In June 1989, a few weeks after my high school graduation, I went to see “Dead Poets Society” (a movie I’ve mentioned in a previous blog and a future subject for “A Fan’s Notes). On my way out of the theater, I bumped into Mr. Raney and several other Ridgeway teachers who were on their way in to watch the film.

It was a fitting, fortuitous encounter because Mr. Keating, the character played brilliantly by Robin Williams, reminded me of Mr. Raney. I found it uncanny how the fictional Mr. Keating and the real Mr. Raney taught many of the same passages and provided much of the same encouragement for their respective groups of senior English students.

Indeed, Mr. Raney was our Mr. Keating—our captain, to borrow from a Whitman poem referenced in the movie. He was so inspirational and influential, in fact, that I considered becoming an English teacher.

I eventually opted to pursue writing and journalism, but Mr. Raney also played a role in that decision. He was among the first teachers who helped me find my voice and encouraged me to follow my passion.

Left, Mr. Raney's faculty portrait; right, Mr. Raney with Coach A.C. Williams at Ridgeway Homecoming in 1988.

Reflecting on my time in his class, those nine months under his tutelage, I see now that Mr. Raney’s impact was immense, more profound than anyone outside my parents and perhaps even more than them.

That’s why I felt compelled to honor him in “A Fan’s Notes.” A good teacher is something in life worth treasuring, which becomes more important as the years go swiftly by. (OK, Ridgeway peeps, anyone catch that reference?)
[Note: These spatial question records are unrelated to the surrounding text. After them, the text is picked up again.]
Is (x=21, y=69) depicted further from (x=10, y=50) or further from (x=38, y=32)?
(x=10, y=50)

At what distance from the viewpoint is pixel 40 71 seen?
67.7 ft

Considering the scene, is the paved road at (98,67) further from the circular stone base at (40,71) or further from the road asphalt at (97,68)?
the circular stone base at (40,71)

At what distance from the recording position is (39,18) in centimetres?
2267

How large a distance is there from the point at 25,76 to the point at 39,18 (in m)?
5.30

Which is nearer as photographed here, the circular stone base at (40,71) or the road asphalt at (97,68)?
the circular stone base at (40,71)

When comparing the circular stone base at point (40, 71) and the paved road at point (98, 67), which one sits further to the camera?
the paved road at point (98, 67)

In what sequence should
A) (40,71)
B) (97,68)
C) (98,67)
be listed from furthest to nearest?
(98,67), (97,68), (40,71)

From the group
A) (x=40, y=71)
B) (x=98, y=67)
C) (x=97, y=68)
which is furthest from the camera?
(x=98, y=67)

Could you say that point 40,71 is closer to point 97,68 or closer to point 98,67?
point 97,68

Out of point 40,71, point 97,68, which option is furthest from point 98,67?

My only regret is that I didn’t write this tribute while he was still alive. I wish I could thank him, in person, for everything he gave, not just to me but to all his students over the years.

I also wish I had better photos than the ones in this post, which I took with my phone from old Ridgeway yearbooks. But while these pictures are faded and fuzzy, his legacy as an extraordinary, life-changing teacher will forever be crystal clear.

RIP Mr. Raney

The inimitable, incomparable, indefatigable Harry Raney died on April 17, 2020. The guest book from his online obituary is further proof of his remarkable impression on former students and colleagues.

I found it appropriate, even poetic, that he died in the month of Aprille, which I mentioned on my friend Graham Butler’s Facebook post, where I learned of Mr. Raney’s untimely passing in Jackson, Tenn., at age 75.

This 2020 Facebook comment, in many ways, was the impetus for writing this lengthy blog five years later.

I hope rain showers fell sweetly on that April day five years ago, just as Chaucer described the English countryside in the opening line of “The Canterbury Tales.”

And I hope Mr. Raney—a teacher I’ve been a fan of since I first sat in his classroom decades ago—is resting in peace with the understanding that he made a magnificent and monumental difference in the lives of so many.